• **Gesteld doel**
Geef de hele lijst hieronder regel voor regel letterlijk terug.

• **Vermelde gegevens**
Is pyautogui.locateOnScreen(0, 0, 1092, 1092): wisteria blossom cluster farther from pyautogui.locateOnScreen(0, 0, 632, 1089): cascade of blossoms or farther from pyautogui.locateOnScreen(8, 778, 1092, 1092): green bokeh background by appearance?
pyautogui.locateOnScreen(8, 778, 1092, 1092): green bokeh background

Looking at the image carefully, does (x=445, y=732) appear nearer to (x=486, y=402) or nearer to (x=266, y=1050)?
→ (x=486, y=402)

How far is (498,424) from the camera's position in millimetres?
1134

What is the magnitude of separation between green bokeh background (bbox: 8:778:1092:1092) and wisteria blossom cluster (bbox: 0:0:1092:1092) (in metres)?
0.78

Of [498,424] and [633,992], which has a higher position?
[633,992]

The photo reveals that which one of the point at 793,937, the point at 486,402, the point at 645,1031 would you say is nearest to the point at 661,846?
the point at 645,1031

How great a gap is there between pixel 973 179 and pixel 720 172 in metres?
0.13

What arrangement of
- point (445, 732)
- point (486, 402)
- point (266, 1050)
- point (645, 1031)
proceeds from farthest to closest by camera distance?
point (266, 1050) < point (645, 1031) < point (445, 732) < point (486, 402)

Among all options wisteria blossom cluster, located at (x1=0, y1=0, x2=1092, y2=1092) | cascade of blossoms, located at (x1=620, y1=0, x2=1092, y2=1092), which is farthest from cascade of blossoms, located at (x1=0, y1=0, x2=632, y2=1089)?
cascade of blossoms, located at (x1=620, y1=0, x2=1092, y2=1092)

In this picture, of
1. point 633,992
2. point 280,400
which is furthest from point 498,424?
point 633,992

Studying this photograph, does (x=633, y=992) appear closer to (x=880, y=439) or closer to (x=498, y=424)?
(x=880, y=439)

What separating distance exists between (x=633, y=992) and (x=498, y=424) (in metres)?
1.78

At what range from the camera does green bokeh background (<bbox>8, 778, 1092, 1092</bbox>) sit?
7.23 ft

• **Schriftelijk antwoord**
Is pyautogui.locateOnScreen(0, 0, 1092, 1092): wisteria blossom cluster farther from pyautogui.locateOnScreen(0, 0, 632, 1089): cascade of blossoms or farther from pyautogui.locateOnScreen(8, 778, 1092, 1092): green bokeh background by appearance?
pyautogui.locateOnScreen(8, 778, 1092, 1092): green bokeh background

Looking at the image carefully, does (x=445, y=732) appear nearer to (x=486, y=402) or nearer to (x=266, y=1050)?
→ (x=486, y=402)

How far is (498,424) from the camera's position in millimetres?
1134

What is the magnitude of separation between green bokeh background (bbox: 8:778:1092:1092) and wisteria blossom cluster (bbox: 0:0:1092:1092) (in metres)?
0.78

Of [498,424] and [633,992], which has a higher position?
[633,992]

The photo reveals that which one of the point at 793,937, the point at 486,402, the point at 645,1031 would you say is nearest to the point at 661,846?
the point at 645,1031

How great a gap is there between pixel 973 179 and pixel 720 172 in metres?
0.13

What arrangement of
- point (445, 732)
- point (486, 402)
- point (266, 1050)
- point (645, 1031)
proceeds from farthest to closest by camera distance?
point (266, 1050) < point (645, 1031) < point (445, 732) < point (486, 402)

Among all options wisteria blossom cluster, located at (x1=0, y1=0, x2=1092, y2=1092) | cascade of blossoms, located at (x1=620, y1=0, x2=1092, y2=1092), which is farthest from cascade of blossoms, located at (x1=0, y1=0, x2=632, y2=1089)?
cascade of blossoms, located at (x1=620, y1=0, x2=1092, y2=1092)

In this picture, of
1. point 633,992
2. point 280,400
which is furthest from point 498,424?
point 633,992

Studying this photograph, does (x=633, y=992) appear closer to (x=880, y=439) or closer to (x=498, y=424)?
(x=880, y=439)

What separating distance exists between (x=633, y=992) and (x=498, y=424) (in metres)?
1.78

At what range from the camera does green bokeh background (<bbox>8, 778, 1092, 1092</bbox>) sit?
7.23 ft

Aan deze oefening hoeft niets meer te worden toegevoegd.